|Thesis abstract: |
The term information overload refers to the difficulty to understand and make decisions when too much information is available; in the era of Big Data this problem is becoming dramatic, since users may be literally overwhelmed by the cataract of data accessible in the most varied forms. With context-aware data tailoring, given a target application, in each specific context the system allows the user to access only the view (over a global data schema) which is relevant for that application in that context; this normally produces a great reduction of the mass of available data, along with a specialization of this data to the current personal interests of the user.
This doctoral research begins by considering an existing context model named Context Dimension Model (CDM), able to represent all the available contexts in a given scenario ¿ constituting the context schema ¿ through a tree-shaped structure. Starting from the CDM, some context-related issues particularly relevant for data tailoring are studied.

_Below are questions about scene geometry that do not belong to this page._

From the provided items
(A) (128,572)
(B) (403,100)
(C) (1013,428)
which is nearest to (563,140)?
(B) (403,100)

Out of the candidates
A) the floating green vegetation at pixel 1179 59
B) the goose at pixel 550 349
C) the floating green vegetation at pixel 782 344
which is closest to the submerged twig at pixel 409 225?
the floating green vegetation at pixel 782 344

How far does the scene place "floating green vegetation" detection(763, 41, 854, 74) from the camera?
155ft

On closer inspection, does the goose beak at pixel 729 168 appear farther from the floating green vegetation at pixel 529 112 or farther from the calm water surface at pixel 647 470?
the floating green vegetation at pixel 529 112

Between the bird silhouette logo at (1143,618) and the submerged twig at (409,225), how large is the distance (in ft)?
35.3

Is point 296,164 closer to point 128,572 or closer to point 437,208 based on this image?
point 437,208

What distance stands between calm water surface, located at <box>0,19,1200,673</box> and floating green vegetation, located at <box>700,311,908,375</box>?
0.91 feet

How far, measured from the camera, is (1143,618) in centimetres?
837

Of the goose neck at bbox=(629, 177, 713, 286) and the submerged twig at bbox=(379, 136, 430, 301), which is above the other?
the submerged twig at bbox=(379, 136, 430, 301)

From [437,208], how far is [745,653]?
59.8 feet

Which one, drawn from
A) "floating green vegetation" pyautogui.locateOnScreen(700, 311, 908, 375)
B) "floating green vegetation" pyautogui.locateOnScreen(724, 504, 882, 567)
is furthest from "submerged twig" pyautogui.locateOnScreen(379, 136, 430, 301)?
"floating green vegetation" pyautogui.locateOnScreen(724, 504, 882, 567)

First, an RDF representation of context schemas is proposed, providing suitable RDFS classes and properties. A complete and independent set of RDF integrity constraints is used to guarantee the compliance of the representation with the CDM definition. To this aim, some categories of constraints already defined in the literature are employed together with novel ones; SPARQL queries to check the satisfaction of the new kinds of constraints are proposed, and some theoretical properties are investigated.
Second, context schema evolution is considered. The useful perspectives to be used in context-aware data reduction depend on the application requirements, which are intrinsically dynamic and thus can evolve. In this scenario it is natural that some context-aware applications be not up-to-date, since they still use obsolete context schemas. This issue is tackled defining a set of evolution operators that the designer must employ to perform the updates; each operator is also associated with the changes that have to be applied to the contexts defined according to the old schema in order to make them compliant with the new one. Moreover, we study the implications of the schema evolution on the association between contexts and data, and provide techniques to optimize sequences of operators. A prototype tool implementing the proposed operators confirms the effectiveness of our strategy.
Finally, we leave context modeling issues to deal with the interaction between context and user preferences. In fact, in order to determine the most suitable data portion for a certain user in a certain context, the contextual information may be coupled with the user personal preferences. Since the contexts are obtained by combining the values of the various dimensions, and the number of possible configurations may rapidly grow to several hundreds also for small context schemas, requiring users to manually specify long lists of preferences for each possible context means really expecting too much from their spirit of collaboration. In this research, we propose a methodology where contextual preferences on tuples and attributes of a relational database are learned from the previous user¿s querying activity, gathering knowledge in terms of association rules. Experimental results highlight both the effectiveness of the approach and the utility of enriching user preferences with contextual information.